Wednesday, 12 April 2017

On Blu-ray - David Hare excavates the career of Jules Dassin via a new Olive Films edition of PHAEDRA (1962)

Tony Perkins as Alexis, about to drive himself off a cliff in a frenzy of Oedipal guilt, screaming out "Phaedra, Phaedra" to the accompaniment of Bach's Toccata and Fugue in F, BWV 540 in what is very likely the most highly pitched moment of director Jules Dassin's hyper "Mercourial" phase in Phaedra (1962). Unavailable for years and then drip fed into an MGM VOD a couple of years ago the picture now takes pride of place in a gorgeous new Olive Blu-ray. The disc is Region Free.

Dassin's career is a vexing one, given the ups and downs, or perhaps more likely downs and ups. Like one of his own manic characters his career kick starts into several late 1940s' Universal and Fox Noir dramas of consistently high quality including Naked City (1948), Brute Force (1947), Thieves Highway (1949) and what I consider his masterpiece, Night and the City in 1950 in which RIchard Widmark plays a career peak Harry Fabian, the strongest and most moving expression of bi-polar or manic humanity in all of movies.

It was with that movie, which Zanuck and Fox sent him to England to make, that his American career was rudely terminated, courtesy of the McCarthy HUAC fascists, and Dassin would not make a return to the States again until the black power days of Uptight in 1968. After leaving his Fox contract he drifted into the sleepy French post war cinema revival and made two nicely crafted but overrated minor crime films, Celui qui Doit Mouirir (He who must die) (1957) and Du Rififi Chez les Hommes (1955) the latter of which has been so overrated as to be claimed superior to any of his previous work. It's not. Sometimes subtitles blind people to the true qualities of good and average or derivative work. Then, in 1960 he met his muse, the glorious free spirit of Melina Mercouri who would share his life to the end and between them they made a body of life affirming pictures of highly variable quality if not undeniable energy, which really transformed the tone of his films into what Sarris used to call his Baroque period. There are things in 10.30 PM Summer (1966) and Phaedra especially which push the limits of emotional expressiveness into naked hysteria and whether or not this a good thing for cinema is at least a question Dassin raised with these movies. In the end I think I'm with him.

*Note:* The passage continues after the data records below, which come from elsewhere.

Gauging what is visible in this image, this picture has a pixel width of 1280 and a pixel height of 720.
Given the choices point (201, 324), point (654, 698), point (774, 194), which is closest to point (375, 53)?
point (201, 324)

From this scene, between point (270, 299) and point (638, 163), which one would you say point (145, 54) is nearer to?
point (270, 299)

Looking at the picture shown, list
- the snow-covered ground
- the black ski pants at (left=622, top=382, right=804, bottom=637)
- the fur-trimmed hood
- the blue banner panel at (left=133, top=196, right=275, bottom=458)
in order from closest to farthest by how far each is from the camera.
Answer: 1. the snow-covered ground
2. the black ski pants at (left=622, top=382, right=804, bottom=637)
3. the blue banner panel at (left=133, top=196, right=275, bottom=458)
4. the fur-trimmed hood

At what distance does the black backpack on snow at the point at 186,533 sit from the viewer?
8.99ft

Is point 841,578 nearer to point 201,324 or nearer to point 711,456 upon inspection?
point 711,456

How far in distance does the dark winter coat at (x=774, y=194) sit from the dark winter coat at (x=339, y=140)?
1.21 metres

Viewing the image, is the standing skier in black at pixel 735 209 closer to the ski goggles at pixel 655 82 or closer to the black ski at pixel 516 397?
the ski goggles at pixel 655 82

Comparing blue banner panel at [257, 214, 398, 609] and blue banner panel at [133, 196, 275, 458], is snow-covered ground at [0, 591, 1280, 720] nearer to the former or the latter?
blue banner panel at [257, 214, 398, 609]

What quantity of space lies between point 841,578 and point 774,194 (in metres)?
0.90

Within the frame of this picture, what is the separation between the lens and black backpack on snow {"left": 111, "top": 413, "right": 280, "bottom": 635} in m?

Perkins' Liebestod death drive in Phaedra, after a ferocious beating by his blood father (a cutely named "Thanos" played by a terrific Raf Vallone) seems to give vent to every soul who has ever suffered impossible, forbidden passions, or ever dared to transgress. In some ways it seemed to be the ideal next role for Perkins, after Psycho in 1960.  Perkins himself was not someone without internal torment, at least Psycho and Phaedra seem to have taken the actor into a two-decade long string of parts for which he became perhaps the most memorable spokesman for the tortured heart.